The use of taxpayer subsidies also became a topic of discussion during today’s hearing. Despite years of public comments by AAF, which has repeatedly stated that it is a privately funded rail project, today under oath, and after being pressed by Congressman Mast, AAF’s Goddard admitted, “There has been public funding granted to the corridor.”
Chairman Meadows questioned AAF’s Goddard and the company’s decision to pursue PABs rather than private funding. Chairman Meadows proclaimed that, “There is a benefit to your company that comes at the expense of the American taxpayer, is there not?” Goddard admitted that there is a deferral of taxes to investors, and added that the reason they were interested in a “financial instrument such as PABs is, it’s a cheaper cost of money, it’s a less expensive cost of money.”
The hearing also focused on the financial burden AAF is imposing on counties that will have to pay for the costs of maintaining the necessary safety improvements in perpetuity.
In his testimony, Indian River County Attorney Reingold stated that, “An initial calculation performed by Indian River County estimates that these long-term maintenance costs will be $8.2 million through 2030 for our community alone – a significant sum for our small county.”
Chairman Meadows then questioned why AAF expects the counties in which there is no stop to bear the burden of safety costs. He asked, “If you are going to do railroad crossings and you are going to ask them to maintain something that they don’t get a benefit from, do you not see a problem with that?”

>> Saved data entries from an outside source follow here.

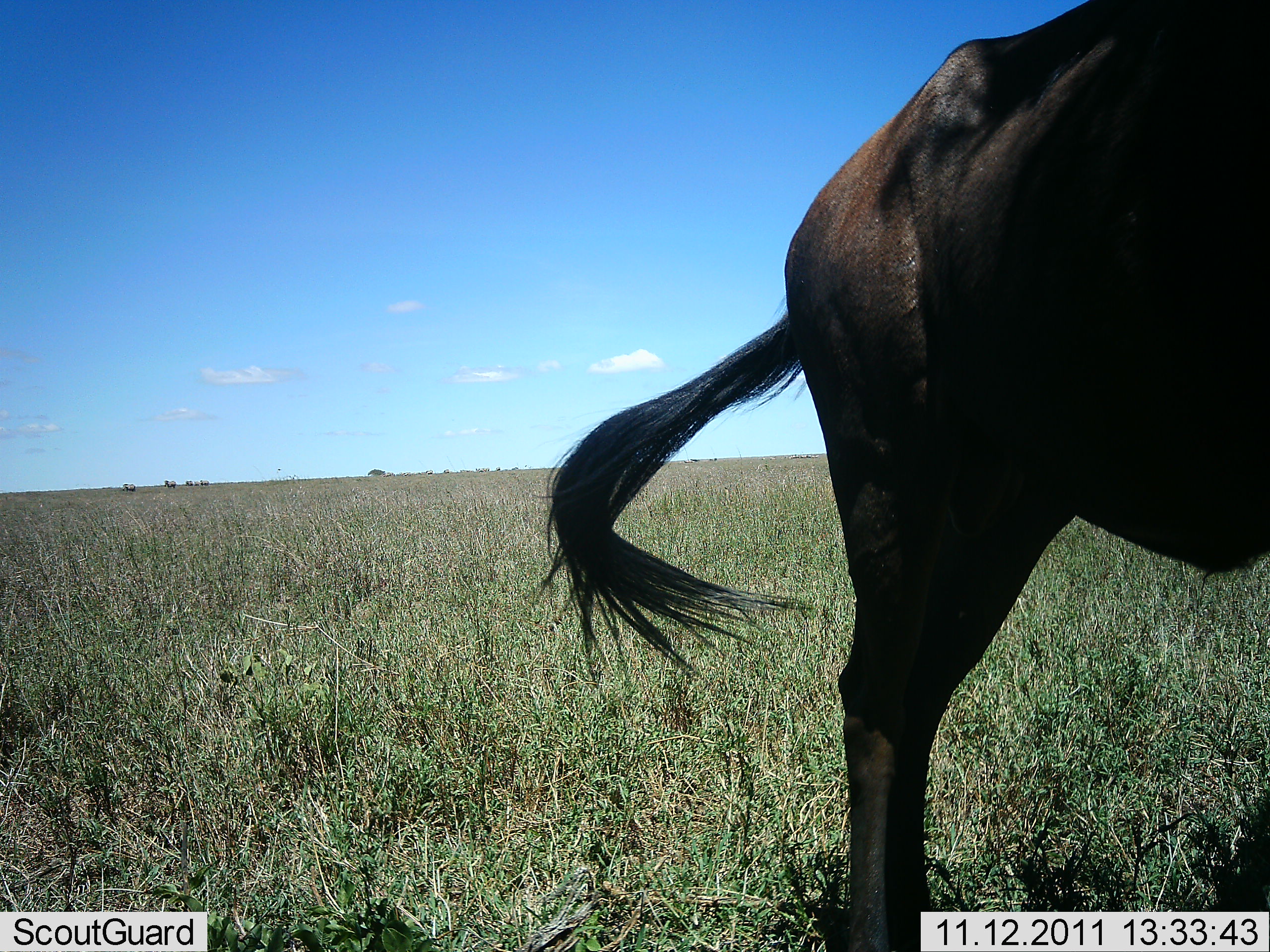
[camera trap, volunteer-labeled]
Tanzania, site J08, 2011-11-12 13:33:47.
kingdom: Animalia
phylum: Chordata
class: Mammalia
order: Artiodactyla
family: Bovidae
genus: Connochaetes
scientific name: Connochaetes taurinus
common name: blue wildebeest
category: wildebeest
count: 1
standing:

Goddard responded by saying, “I can see how… potentially…”
Chief Dan Wouters, Division Chief Martin County Fire Rescue focused his testimony on public safety. He highlighted that Martin County has 27 at-grade road crossings, and that Indian River County has 31 at-grade crossings within the corridor.
He went on to express concerns that the significant increase in the number and speed of passenger and freight trains will impact public safety because it will increase delays for fire rescue calls. In addition, Chief Wouters also highlighted the fatality and injury track record along the rail corridor and stated, “If 32 high-speed passenger trains and 20 faster freight trains are added to these tracks, statistically these fatality and injury figures will increase.”
Also attending the congressional hearing were Senator Debbie Mayfield (R-Melbourne), Rep. Erin Grall (R-Vero Beach), Rep. MaryLynn Magar (R-Tequesta) and Brent Hanlon, Chairman of CARE FL.